Here are some strategies to consider for 2012 – bearing in mind the final outcome of tax changes is not yet know. Please note your specific situation may be different:
Dividends and Capital Gains Strategies:
• If you were planning to sell a highly appreciated investment in a taxable account anyway, it’s better to do it in 2012 than 2013. Selling before 12/31/12 locks in your 15% long-term capital gain; waiting until 2013 may cost you 20%.
• If you want to retain a specific mutual fund or stock, you can sell it in 2012 (maximum 15% capital gain) and repurchase it after 30 days to establish a higher basis. Example: you bought Apple shares in Jan 2010 for $211. Sell them now for $502, pay 15% capital gains tax (=$43.7 per share), and repurchase them for approx. $520. If you sell this position in 2013 for $600, your gain is $80; with a 20% capital gains tax, your taxes = $16 per share. Waiting to sell your position $600 in 2013 costs you more: your taxable gain ($389 per share) = 20% capital gains taxes of $77.8 per share. In this example, waiting to sell until 2013 with a low basis means you end up paying 30% more in taxes.
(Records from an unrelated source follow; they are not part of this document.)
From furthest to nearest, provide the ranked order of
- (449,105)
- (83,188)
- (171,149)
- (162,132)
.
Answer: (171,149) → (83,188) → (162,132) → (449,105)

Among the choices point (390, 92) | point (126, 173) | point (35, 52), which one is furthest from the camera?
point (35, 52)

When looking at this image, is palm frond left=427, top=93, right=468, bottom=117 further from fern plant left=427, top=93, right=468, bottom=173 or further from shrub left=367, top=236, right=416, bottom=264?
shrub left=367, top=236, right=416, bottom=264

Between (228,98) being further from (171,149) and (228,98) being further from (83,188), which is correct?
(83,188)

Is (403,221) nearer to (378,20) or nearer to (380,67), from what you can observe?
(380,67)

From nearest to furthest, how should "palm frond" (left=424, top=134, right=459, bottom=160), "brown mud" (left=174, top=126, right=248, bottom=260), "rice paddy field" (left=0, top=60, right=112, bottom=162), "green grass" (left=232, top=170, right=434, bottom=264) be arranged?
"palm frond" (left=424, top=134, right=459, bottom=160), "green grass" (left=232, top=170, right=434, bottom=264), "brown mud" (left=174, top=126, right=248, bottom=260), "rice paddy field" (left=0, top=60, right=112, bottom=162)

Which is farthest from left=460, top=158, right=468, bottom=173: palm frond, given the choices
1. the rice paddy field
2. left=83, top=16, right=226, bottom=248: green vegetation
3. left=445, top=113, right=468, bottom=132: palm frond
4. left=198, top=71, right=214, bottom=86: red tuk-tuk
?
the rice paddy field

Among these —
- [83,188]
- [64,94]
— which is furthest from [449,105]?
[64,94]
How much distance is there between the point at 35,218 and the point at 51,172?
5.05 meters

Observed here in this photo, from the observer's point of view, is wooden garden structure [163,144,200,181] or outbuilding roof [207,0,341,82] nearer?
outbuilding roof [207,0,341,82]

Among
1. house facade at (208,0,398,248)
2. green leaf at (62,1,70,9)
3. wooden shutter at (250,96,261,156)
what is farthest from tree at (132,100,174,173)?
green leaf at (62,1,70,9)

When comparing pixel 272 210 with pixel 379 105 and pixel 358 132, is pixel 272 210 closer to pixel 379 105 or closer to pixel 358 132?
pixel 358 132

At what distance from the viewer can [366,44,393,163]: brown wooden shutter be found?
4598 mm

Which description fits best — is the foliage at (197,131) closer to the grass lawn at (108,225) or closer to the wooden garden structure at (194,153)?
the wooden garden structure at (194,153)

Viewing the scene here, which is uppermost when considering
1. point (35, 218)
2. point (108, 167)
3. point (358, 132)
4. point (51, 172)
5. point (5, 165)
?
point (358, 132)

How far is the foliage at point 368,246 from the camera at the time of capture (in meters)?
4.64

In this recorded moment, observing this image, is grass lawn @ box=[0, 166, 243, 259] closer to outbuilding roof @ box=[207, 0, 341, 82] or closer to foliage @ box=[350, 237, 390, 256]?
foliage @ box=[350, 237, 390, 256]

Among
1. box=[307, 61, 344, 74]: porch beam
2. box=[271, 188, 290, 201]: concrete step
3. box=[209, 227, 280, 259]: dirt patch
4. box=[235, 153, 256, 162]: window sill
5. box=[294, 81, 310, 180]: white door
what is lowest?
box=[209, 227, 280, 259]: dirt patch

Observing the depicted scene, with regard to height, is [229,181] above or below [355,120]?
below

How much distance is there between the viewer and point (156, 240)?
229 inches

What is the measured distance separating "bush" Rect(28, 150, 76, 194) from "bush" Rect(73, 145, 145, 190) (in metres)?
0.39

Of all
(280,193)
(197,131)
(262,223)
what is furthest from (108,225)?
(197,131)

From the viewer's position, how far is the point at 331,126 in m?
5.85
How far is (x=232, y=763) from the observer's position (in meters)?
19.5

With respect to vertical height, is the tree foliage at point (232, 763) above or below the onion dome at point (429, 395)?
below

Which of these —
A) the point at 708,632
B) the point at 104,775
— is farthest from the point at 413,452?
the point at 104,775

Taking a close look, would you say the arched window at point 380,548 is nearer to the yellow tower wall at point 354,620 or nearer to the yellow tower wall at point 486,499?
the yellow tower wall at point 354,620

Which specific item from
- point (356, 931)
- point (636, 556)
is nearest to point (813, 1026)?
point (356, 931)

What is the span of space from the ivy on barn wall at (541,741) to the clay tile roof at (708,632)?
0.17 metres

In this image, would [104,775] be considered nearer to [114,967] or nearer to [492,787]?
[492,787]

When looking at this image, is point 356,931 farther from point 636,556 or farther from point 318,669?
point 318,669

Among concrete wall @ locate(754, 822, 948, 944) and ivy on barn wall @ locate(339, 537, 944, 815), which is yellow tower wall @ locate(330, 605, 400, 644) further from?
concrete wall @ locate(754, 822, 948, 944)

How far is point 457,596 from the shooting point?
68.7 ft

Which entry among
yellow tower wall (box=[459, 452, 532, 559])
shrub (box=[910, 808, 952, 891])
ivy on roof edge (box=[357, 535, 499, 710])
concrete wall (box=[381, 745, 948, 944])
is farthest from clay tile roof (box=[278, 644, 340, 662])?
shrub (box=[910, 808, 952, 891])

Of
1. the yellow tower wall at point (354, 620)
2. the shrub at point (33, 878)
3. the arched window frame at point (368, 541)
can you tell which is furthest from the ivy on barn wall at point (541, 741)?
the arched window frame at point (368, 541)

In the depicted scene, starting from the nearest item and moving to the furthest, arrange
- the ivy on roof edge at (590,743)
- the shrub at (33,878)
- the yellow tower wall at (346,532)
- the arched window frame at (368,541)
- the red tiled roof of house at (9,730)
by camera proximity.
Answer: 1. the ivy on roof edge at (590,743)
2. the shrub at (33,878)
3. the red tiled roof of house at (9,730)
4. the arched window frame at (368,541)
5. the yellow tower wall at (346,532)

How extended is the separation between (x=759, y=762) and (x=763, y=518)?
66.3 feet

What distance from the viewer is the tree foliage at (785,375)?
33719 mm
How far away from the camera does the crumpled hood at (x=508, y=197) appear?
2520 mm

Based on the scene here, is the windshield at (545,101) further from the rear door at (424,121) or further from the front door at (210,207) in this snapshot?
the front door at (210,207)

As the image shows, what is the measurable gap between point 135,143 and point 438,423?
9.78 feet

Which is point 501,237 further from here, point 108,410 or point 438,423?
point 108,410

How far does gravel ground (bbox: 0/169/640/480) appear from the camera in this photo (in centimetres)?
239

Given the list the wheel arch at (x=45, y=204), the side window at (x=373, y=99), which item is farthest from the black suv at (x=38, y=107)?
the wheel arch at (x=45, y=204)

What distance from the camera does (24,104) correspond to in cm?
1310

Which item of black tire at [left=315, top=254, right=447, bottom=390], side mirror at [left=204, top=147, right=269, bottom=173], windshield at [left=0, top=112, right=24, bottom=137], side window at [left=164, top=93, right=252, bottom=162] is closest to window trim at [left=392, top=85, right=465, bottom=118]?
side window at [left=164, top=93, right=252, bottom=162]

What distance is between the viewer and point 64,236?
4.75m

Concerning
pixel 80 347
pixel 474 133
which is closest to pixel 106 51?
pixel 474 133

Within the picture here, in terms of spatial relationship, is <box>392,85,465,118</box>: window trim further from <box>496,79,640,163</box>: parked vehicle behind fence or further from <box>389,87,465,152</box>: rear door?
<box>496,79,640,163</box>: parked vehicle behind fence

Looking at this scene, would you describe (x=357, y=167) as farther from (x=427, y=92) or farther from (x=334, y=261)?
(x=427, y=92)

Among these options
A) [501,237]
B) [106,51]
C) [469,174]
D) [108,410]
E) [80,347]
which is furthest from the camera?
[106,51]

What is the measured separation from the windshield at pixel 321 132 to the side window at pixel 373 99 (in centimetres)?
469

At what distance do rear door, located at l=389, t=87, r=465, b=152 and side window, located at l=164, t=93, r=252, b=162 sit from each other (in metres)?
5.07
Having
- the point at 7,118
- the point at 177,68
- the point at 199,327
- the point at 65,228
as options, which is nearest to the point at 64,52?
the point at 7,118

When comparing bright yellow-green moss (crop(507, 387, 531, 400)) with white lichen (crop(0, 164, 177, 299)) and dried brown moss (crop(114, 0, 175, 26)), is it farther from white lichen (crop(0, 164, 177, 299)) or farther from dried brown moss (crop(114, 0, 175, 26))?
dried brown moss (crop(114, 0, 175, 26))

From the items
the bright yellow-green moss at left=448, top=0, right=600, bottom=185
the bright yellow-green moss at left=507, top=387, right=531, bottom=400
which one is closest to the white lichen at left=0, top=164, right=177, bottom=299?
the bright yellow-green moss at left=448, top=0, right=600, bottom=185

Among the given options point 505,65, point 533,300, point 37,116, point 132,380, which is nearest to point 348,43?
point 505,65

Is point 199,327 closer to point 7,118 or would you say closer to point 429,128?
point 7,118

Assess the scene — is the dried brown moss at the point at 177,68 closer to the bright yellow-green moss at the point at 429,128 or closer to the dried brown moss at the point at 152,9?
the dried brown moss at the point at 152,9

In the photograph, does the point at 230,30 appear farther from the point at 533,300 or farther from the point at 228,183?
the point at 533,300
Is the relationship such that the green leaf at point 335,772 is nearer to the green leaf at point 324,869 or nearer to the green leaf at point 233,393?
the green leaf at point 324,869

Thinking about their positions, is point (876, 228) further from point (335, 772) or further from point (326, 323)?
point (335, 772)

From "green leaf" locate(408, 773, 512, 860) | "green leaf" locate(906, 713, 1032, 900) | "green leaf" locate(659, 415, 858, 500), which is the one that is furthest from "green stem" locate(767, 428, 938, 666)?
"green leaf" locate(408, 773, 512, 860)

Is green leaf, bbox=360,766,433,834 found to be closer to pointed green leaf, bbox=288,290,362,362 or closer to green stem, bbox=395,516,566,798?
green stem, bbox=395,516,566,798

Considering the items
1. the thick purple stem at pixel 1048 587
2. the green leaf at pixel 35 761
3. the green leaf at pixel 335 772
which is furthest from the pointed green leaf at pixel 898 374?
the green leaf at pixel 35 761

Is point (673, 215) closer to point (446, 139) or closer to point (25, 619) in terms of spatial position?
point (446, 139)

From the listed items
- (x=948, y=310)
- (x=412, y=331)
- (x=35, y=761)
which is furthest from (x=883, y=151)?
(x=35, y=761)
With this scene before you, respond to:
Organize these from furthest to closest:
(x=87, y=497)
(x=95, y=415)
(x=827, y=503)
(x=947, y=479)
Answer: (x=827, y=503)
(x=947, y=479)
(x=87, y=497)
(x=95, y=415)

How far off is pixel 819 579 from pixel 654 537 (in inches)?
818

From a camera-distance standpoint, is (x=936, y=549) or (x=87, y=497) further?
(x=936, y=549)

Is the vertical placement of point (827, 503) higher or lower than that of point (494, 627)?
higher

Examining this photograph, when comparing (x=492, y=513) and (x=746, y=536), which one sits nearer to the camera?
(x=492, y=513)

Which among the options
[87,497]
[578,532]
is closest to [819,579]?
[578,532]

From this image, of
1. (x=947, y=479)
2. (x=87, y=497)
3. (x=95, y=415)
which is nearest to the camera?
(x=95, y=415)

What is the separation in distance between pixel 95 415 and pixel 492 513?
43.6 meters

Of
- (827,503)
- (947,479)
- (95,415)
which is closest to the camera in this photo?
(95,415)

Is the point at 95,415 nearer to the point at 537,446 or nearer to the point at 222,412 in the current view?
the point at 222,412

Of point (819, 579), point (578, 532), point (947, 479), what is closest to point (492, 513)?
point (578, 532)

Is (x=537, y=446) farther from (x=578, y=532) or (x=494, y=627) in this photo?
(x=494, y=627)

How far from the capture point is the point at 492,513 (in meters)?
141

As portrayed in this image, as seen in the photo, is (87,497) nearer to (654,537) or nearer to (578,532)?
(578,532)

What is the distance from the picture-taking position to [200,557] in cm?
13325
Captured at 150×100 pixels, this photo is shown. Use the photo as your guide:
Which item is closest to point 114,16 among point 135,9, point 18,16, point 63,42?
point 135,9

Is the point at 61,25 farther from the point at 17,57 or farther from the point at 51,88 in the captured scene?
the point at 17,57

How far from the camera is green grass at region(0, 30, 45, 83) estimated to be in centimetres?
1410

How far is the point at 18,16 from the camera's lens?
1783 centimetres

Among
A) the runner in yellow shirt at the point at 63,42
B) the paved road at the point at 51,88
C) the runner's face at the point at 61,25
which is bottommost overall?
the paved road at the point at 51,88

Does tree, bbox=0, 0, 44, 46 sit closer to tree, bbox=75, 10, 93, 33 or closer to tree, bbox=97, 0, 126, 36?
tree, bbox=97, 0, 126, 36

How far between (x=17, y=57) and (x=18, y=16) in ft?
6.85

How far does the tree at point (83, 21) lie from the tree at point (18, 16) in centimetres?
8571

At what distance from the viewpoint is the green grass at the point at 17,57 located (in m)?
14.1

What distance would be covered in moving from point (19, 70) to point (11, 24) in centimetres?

• On the other hand, consider postponing any sales if you have a large capital loss carryover on investments. Why? The offsetting loss carryover through end 2012 gives you a bigger ”bang for your buck” at higher tax rates.
• Do you have a highly appreciated investment you’d like to gift to family members in a low 10-15% tax bracket (e.g. your children or grandchildren who have little or no income)? If so, 2012 presents an opportunity to have them sell appreciated assets and avoid paying any federal income tax on the gain.
• If you’re retired, in a low 10-15% tax bracket, and can defer income (e.g. an IRA distribution) into the future, you pay 0% on qualified dividends and have no long-term capital gains tax through 12/31/12. Consider repositioning high dividend-earning investments in your taxable account to tax-deferred account – if possible – to lessen your tax burden.
Medical Expense Deductions:
• If you’re considering medical procedures (e.g. dental work) in 2012 or 2013, this year is a better year to do it if you itemize deductions and your unreimbursed medical expenses will exceed 7.5% of adjusted gross income. Proposed 2013 tax changes will not affect the 10% of adjusted gross income threshold for the AMT.
Other Possible Strategies:
• Some exposure to municipal bonds in after-tax accounts makes sense since your take-home yield may still exceed yields on taxable bonds or taxable bond funds. Municipalities may be forced to pay even higher interest rates to attract investors since Pres. Obama has prposed limiting the tax break for muni bond interest to 29% for couples earning more than 250K/year (single filers: 200K).
• Consider Roth conversions this year instead of 2013. Run numbers to make sure it’s prudent to do this since converted amounts bump up your taxable income.
• Seek out tax-managed mutual funds and funds with relatively low turnover – gains on securities held less than 1 year are taxed at your ordinary income tax rate. As always, hold high-returning assets with high tax penalties (REITs, junk bonds, commodities) in tax-deferred accounts.